EXERCISE PASSAGE:
=== Begin Enclosure ===

The top /* CTF 1.8 */ is actually needed right there, and as is, since it acts as a CTF metadata magic number for CTF readers.

Only one stream and one event (belonging to this single stream) are described in this template, but you may add as many as you need.

The following subsections describe the features of CTF metadata supported by barectf.

types

The supported structure field types are:

  • integers of any size (64-bit and less), any alignment (power of two)
  • floating point numbers of any total size (64-bit and less), any alignment (power of two)
  • NULL-terminated strings of bytes
  • enumerations associated with a specific integer type
  • static and dynamic arrays of any type
  • structures containing only integers, floating point numbers, enumerations and static arrays

CTF also supports variants (dynamic selection between different types), but barectf does not. Any detected variant will throw an error when running barectf.

=== End Enclosure ===

REQUIREMENT 1:
Answer these about the passage on barectf and CTF metadata:
(a) What does the top /* CTF 1.8 */ act as?
(b) How many streams and events does the template describe?
(c) What happens when barectf detects a variant?
REQUIREMENT 2: Write what comes next in the passage on barectf and CTF metadata, picking up after its final sentence.
This material has nothing to do with the passage on barectf and CTF metadata.

(Text-to-region grounding material)
=== Begin Enclosure ===

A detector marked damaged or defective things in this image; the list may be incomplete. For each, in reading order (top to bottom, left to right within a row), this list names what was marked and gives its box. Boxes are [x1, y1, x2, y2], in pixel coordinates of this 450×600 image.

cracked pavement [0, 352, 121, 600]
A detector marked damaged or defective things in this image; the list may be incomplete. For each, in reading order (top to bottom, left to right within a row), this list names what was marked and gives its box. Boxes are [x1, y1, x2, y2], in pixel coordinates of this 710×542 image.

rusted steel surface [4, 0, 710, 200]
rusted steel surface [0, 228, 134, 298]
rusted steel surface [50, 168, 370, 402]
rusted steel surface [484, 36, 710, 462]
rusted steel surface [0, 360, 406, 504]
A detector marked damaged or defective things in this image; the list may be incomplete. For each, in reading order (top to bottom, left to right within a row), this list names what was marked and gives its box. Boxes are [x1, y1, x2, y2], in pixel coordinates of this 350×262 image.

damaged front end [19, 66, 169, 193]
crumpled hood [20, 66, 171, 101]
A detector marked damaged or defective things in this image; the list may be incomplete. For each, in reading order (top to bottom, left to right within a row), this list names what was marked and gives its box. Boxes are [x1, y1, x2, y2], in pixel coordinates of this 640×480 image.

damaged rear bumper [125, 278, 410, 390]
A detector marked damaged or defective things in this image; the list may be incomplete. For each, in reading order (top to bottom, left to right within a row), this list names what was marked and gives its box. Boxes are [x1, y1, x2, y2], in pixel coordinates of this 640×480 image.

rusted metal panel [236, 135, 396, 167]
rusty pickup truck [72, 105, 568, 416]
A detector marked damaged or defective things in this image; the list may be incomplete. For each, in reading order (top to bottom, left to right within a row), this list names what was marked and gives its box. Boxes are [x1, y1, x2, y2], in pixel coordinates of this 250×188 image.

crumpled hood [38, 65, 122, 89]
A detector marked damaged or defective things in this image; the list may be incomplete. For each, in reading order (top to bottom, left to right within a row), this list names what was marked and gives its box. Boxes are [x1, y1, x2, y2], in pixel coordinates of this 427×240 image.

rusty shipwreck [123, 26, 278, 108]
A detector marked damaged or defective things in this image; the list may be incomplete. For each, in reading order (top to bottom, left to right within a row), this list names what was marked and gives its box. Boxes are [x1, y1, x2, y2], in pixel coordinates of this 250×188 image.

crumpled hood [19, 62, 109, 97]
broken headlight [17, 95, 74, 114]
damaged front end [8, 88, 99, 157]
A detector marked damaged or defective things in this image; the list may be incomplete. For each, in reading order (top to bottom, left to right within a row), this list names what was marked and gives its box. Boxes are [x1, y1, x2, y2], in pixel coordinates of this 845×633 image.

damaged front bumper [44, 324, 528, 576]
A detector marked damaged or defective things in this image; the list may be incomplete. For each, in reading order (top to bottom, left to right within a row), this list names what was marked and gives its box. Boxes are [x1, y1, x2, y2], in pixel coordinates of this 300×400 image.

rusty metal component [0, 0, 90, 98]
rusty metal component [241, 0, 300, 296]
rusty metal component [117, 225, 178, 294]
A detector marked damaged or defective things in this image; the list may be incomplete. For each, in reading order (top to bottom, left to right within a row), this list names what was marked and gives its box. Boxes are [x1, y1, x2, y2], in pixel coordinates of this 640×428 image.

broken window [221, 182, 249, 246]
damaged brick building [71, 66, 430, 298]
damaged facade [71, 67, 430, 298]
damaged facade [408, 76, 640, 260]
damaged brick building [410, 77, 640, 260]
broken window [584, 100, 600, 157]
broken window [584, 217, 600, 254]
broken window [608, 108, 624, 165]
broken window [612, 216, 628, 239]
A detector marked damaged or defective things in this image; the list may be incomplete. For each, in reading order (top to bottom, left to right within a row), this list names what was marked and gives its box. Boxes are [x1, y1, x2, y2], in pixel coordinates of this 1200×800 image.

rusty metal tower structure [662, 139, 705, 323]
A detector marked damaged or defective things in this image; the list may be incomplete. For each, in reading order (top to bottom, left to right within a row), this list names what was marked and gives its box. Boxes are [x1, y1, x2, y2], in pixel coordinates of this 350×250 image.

=== End Enclosure ===

WRITTEN REPLY 1:
(a) A CTF metadata magic number for CTF readers.
(b) One stream and one event, which belongs to that single stream.
(c) It throws an error when barectf is run.

WRITTEN REPLY 2:
integers

CTF integers are defined like this:

integer {
    /* mandatory size in bits (64-bit and less) */
    size = 16;

    /*
     * Optional alignment in bits (power of two). Default is 8 when the
     * size is a multiple of 8, and 1 otherwise.
     */
    align = 16;

    /* optional signedness (`true` or `false`); default is unsigned */
    signed = true;

    /*
     * Optional byte order (`le`, `be`, `native` or `network`). `native`
     * will use the byte order specified by the `trace.byte_order`.
     * Default is `native`.
     */
    byte_order = le;

    /*
     * Optional display base, used to display the integer value when
     * reading the trace. Valid values are 2 (or `binary`, `bin` and `b`),
     * 8 (or `o`, `oct` or `octal`), 10 (or `u`, `i`, `d`, `dec` or
     * `decimal`), and 16 (or `x`, `X`, `p`, `hex` or `hexadecimal`).
     * Default is 10.
     */
    base = hex;

    /*
     * Encoding (if this integer represents a character). Valid values
     * are `none`, `UTF8` and `ASCII`. Default is `none`.
     */
    encoding = UTF8;
}

The size (the only mandatory property) does not have to be a power of two:

integer {size = 23;}

is perfectly valid.

A CTF integer field will make barectf produce a corresponding C integer function parameter with an appropriate size. For example, the 23-bit integer above would produce an uint32_t parameter (of which only the first 23 least significant bits will be written to the trace), while the first 16-bit one will produce an int16_t parameter.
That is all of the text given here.